Background: At proton radiotherapy, the extracted beam from accelerator is not initially suitable for tumor treatment and a modification is needed for beam shape and energy due to tumor dimension and site. One clinical strategy is the use of double scattering systems known as passive dose delivery technique to generate proper flattening, transversely.
Objective: This work aims to design and simulate a new version of double scattering system and compare its performance with another available scatterer system, quantitatively.
Material and Methods: In this analytical study, Monte Carlo FLUKA code is utilized to simulate the performance of proposed system in generating lateral flat beam. The simulation process is very close to real experimental condition, performed at proton beam irradiation room at Tohoku University in Japan.

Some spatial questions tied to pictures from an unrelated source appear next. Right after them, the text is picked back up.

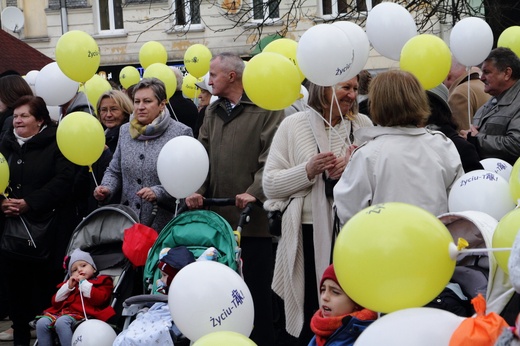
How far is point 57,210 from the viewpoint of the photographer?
7.29 meters

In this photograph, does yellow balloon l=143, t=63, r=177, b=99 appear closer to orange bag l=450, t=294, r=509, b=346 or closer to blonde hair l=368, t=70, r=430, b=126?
blonde hair l=368, t=70, r=430, b=126

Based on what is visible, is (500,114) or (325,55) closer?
(325,55)

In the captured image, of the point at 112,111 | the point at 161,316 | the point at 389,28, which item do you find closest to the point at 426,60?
the point at 389,28

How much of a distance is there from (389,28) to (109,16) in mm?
21122

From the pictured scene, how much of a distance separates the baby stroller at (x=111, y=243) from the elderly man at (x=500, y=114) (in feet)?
8.30

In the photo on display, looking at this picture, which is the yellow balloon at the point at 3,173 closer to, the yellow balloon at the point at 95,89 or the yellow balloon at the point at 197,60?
the yellow balloon at the point at 95,89

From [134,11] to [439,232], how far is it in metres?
24.4

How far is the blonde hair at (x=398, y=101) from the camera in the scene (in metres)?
4.61

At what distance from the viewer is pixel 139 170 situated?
6582 millimetres

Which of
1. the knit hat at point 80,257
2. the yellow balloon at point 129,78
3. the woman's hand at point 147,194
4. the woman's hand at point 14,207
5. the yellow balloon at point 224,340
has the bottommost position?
the knit hat at point 80,257

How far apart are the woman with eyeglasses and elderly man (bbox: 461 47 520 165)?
2.89 m

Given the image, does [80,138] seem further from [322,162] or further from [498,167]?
[498,167]

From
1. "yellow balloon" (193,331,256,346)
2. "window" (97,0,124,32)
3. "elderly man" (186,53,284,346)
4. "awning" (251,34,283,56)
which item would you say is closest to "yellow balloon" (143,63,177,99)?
"awning" (251,34,283,56)

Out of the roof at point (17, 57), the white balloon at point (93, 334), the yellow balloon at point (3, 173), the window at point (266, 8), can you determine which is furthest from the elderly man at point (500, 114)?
the roof at point (17, 57)
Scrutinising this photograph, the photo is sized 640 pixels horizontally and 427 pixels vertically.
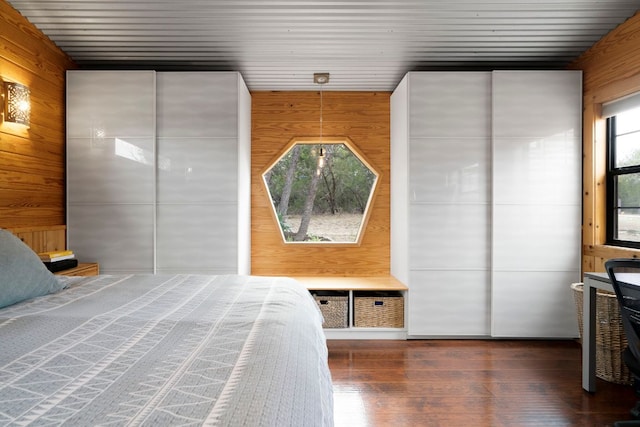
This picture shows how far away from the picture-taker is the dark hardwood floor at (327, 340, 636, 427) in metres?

Moreover, the presence of secondary neutrons, produced due to protons collision with proposed scattering system, is considered as main issue.

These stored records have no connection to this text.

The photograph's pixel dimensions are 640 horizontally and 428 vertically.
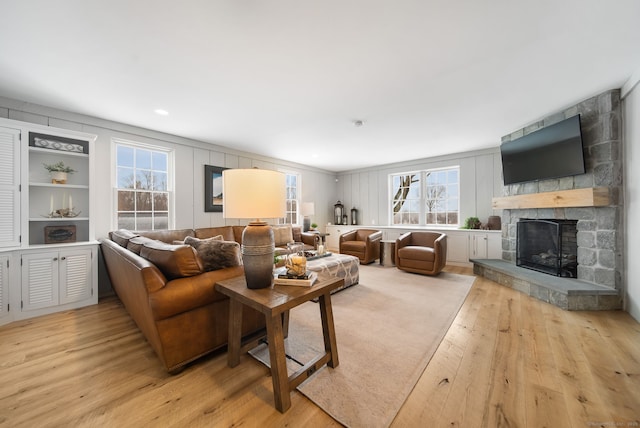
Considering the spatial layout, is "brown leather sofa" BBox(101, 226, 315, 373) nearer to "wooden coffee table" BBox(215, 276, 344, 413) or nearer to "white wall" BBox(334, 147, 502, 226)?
"wooden coffee table" BBox(215, 276, 344, 413)

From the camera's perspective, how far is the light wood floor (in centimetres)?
129

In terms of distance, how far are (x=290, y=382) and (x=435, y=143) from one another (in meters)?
4.70

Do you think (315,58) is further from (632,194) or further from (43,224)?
(43,224)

Results: Final results represent that the proposed scattering system is robust to generate 40 mm flat region with an acceptable uniformity degree. Energy loss caused by current dual scatterer is more than simple ring technique, while the secondary neutrons produced by proposed system are larger than other system.
Conclusion: This study simulates the performance of a new dual ring double scattering system. Final results show that there is a close correlation between proposed system and current scattering system. The only concern is about the presence of secondary neutrons mainly at high energy proton particles.